Wags of the time no doubt dismissed it as just another bull in a China shop story — but almost 40 years later, we look back at Richard Nixon's historic visit to China and are forced to conclude: Some bull. Some China shop.

And even while it began what has been a long slow thaw in relations between an isolated Communist China and the west, that visit also struck a few sympathetic chords in the world of opera, where spectacle plays as important a role as it does in politics. It started small, with the Houston Opera's 1987 première of a new work by composer John Adams and librettist Alice Goodman, titled NIXON IN CHINA. It documented, in highly theatrical form, the details of that ground breaking meeting between east and west, and the emotions that ran through it.

And something about it — nostalgia for what, in its time, was almost blanket news coverage, a growing taste for the rhythmic, repetitious work of iconic composers like Stravinsky and Glass or even an abiding love of the grand gesture — caught the collective imagination of a continent.

New productions have been popping up ever since. The latest of which is, almost coincidental with an opening at the Metropolitan Opera in New York, a  production that opened in Toronto under the aegis of the Canadian Opera Company at the Four Season's Centre Saturday, a co-production of several American opera companies. Directed by James Robinson, it's a pretty slick affair, featuring an often impressive set design by Allen Moyer, incorporating actual film footage shot during the visit, blended with an often impressive live cast, all of them treading (not always gracefully) a very fine line between character and caricature.

With baritone Robert Orth cast as Nixon and soprano Maria Kanyova as his wife Pat, the American contingent is rounded out by bass-baritone Thomas Hammons as a buffoonish Henry Kissinger.
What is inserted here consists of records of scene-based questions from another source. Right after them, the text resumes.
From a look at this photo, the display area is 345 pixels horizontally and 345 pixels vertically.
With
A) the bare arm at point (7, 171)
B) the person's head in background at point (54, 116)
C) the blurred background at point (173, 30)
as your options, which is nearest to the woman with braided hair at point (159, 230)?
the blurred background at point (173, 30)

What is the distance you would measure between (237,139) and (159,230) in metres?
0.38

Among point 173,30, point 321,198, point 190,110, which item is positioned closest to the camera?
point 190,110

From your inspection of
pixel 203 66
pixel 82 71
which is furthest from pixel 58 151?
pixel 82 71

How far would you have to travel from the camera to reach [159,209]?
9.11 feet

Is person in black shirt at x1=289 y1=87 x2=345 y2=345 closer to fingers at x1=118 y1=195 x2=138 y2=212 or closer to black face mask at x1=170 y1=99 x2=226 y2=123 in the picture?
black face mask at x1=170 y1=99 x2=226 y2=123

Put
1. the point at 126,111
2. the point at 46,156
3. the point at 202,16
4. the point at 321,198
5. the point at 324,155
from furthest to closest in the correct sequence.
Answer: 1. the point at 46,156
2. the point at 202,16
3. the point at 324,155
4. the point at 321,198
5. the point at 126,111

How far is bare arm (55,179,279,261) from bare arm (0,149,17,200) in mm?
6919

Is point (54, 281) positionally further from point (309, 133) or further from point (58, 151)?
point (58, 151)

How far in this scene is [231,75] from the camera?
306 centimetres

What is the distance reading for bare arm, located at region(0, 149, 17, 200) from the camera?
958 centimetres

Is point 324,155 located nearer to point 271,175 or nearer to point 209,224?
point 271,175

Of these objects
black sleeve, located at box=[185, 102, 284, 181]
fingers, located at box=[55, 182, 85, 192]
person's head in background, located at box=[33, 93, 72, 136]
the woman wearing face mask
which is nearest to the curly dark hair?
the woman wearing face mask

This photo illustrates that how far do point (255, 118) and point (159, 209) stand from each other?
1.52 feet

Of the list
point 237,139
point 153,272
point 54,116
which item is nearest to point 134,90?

Meanwhile, on the Sino side, tenor Adrian Thompson is an aging Mao Tse-tung,  soprano Marisol Montalvo is his fiery wife Chiang Ch'ing and baritone Chen-Ye Yuan essays a dignified, even noble Chou En-Lai.

In an almost dreamlike way, it tells the story of mortals caught up in events they only suspect are far larger than themselves, and, overall, it makes for a biting, often funny meta-theatrical commentary on the flawed personalities involved. Which is not to say it doesn't have its touching moments. As Pat Nixon comes face to face with a world beyond her ken and conquers it by force of will, we feel the tectonic plates of two nations slowly shift.

But while this staging does a fine job of capturing nostalgic elements, thanks to a good dozen or more TV screens, echoing the way the visit was watched by most of this hemisphere, there are major missteps. While much is made of the fact that footage shot during the actual visit is being used, don't expect to see a lot of it, for sadly, these screens never come together to present a single picture large enough to be seen at the back of the hall. It's grand spectacle with much of the spectacle underplayed.

And while Pablo Heras-Casado impresses in his company debut at the helm of the COC Orchestra, he fails to modulate his hardworking musicians as they labour through what proves to be a powerfully filmic score, to allow the singing to be heard. Even though it is sung in English, surtitles tell too much of this tale.

But, for all its flaws, in its blending of the very modern — conventional melody is an elusive commodity here — with some grand traditions — an extended ballet sequence takes on an opera buffo tone in its staging — it proves opera is far more than museum art.